Customer Management

By Baselinemag  |  Posted 2002-02-04 Email Print this article Print
 
 
 
 
 
 
 

The claim that information technology's benefits are real but not measurable is faint and, in this economic climate, dangerous praise. Luckily, it's also no longer the case: Corporations, analysts and academics are relying on tangible, new IT metrics to



Customer Management


Metric: Touchpoint Tracking
Definition: This marketing metric relies on IT to track each point of contact between customers and your company.
Example: Typically, companies establish a promotion that confers a tangible benefit or discount to a customer. The promotion code is delivered via one medium-direct mail, say-and is redeemable through any distribution channel.
Significance: Lets you track and understand consumer research and buying patterns so that you can gear each channel to the specific needs of customers and drive the customer toward purchases. Measuring "touchpoints" lets you see which channels your customer uses (and how many times) before an actual purchase is made, notes NetGenesis chief eBusiness intelligence officer Matt Cutler.

Metric: Freshness Factor
Definition: The frequency with which you should update features or content online to meet customer expectations.
Example: Your competitive intelligence site posts news about 35 market sectors every day. But 85 percent of your customers visit your site once per week. "What is the value to you, of changing your content all the time, if nobody really notices?" queries NetGenesis' Cutler.
Significance: The freshness factor (once per week) shows that the daily postings are inefficient. Either your company should reduce staff and aim for weekly postings, or rethink the marketing plan to increase the freshness factor.

Metric: Time to Resolution
Definition: The speed at which a particular help-desk issue is solved. This metric can be measured against internal or external service level agreements.
Example: A trading partner, promised 99.7% uptime annually, reports that the extranet link is down.
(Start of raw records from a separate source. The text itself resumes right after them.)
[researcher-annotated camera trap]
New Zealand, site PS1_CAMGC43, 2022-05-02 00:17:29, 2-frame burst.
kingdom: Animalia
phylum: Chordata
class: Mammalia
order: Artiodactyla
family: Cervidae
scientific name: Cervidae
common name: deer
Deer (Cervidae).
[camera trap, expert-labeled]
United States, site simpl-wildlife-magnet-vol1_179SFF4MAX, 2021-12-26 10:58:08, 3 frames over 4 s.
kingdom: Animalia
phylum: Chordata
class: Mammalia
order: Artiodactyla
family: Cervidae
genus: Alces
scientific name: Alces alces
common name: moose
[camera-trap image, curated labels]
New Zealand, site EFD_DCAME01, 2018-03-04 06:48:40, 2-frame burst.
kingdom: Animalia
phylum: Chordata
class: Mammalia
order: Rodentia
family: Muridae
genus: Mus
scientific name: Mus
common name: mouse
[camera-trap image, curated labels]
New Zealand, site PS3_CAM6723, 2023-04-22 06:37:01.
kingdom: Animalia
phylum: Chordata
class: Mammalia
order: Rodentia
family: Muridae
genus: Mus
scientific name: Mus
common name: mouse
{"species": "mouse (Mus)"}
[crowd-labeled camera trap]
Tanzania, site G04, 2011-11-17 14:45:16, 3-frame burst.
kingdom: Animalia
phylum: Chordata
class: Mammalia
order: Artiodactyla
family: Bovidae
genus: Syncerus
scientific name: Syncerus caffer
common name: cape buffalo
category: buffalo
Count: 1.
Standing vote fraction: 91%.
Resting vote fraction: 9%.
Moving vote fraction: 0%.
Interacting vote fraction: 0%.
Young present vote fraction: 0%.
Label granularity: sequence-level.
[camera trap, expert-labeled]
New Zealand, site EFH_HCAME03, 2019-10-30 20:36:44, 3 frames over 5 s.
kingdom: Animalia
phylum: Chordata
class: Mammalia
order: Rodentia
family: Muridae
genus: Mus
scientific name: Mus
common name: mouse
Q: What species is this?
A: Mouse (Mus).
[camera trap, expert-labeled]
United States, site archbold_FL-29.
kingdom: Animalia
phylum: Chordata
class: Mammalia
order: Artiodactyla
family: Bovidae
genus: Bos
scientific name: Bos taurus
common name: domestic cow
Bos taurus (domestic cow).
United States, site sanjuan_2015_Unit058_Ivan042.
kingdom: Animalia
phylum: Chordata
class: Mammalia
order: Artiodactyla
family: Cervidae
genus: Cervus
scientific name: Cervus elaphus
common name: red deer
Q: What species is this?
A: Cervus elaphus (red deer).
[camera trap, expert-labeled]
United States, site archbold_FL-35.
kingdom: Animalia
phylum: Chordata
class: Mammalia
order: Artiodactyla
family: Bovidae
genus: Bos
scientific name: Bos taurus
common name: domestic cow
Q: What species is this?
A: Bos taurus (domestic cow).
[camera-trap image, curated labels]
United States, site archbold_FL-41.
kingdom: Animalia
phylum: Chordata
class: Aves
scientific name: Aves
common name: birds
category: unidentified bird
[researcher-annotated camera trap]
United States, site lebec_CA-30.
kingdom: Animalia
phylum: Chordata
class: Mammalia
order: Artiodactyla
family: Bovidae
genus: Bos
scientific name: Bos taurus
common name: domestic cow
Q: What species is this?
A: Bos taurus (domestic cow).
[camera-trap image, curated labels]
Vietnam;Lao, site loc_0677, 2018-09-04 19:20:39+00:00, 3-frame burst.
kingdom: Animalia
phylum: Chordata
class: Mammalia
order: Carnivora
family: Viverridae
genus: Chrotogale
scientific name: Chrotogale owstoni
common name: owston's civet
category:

The time to fix the outage from the moment of notification is the time to resolution.
Significance: Particularly important in cases where reliability is the primary indicator of customer satisfaction. Time to resolution, along with the frequency of breakdowns, can provide early warnings of an overburdened staff, a troubled system or a possible breach of a service level agreement. Also of particular importance as an "ecosystem metric," whereby a company such as Cisco Systems can assure that a customer will get the same high level of service "end to end"—even if a partner company has to provide support and service. For instance, Cisco might require four levels of case resolution in the event of a outage at one of its network gear customers, says Kevin MacRitchie, vice president of worldwide channels technical operations. And if by that time the ecosystem hasn't fixed the problem, notice reaches the desk of chief executive John Chambers.

Metric: Customer Data Management Payoff
Definition: The payoff of data cleansing. Divide the amount saved in improved data quality by the amount spent to clean that data.
Example: Duplicate customer records in a database can hurt earnings through unnecessary mailings. In this case:
# duplicates in database x mailings/year x cost/mailing
cost of data deduplication

You may also use the number of incorrect customer fields to find the percentage of data that is bad, then calculate the costs of customer interactions that depend on the accuracy of those fields to predict further the cost savings of data cleansing projects.
Significance: Companies often fail to understand the real effects of dirty data, according to customer relationship management software vendor Harte-Hanks. Showing a direct correlation with a tangible expense like shipping helps the business case of data-cleansing projects. A higher ratio is better.

Metric: Early Buying Signal
Definition: The click-through and usage behavior of a visitor to your Web site that corresponds to an increased propensity to make a near-term purchase.
Example: Analyze behavior of customers that have made purchases to infer patterns, then flag visitors that exhibit such patterns. Manny Sodbinow, senior analyst of the Patricia Seybold Group, gives this example: On its Web site, a chip manufacturer provides simulations modeling new types of chips. Engineers that have purchased components have (a) spent increasingly longer amounts of time viewing the simulations and (b) explored them in greater depth. Increases for other visitors in either (a) or (b) indicate a potential sales lead.
Significance: Using a buyer's behavior before purchasing closes down the sales cycle; customer is served; and sale is made with minimum friction.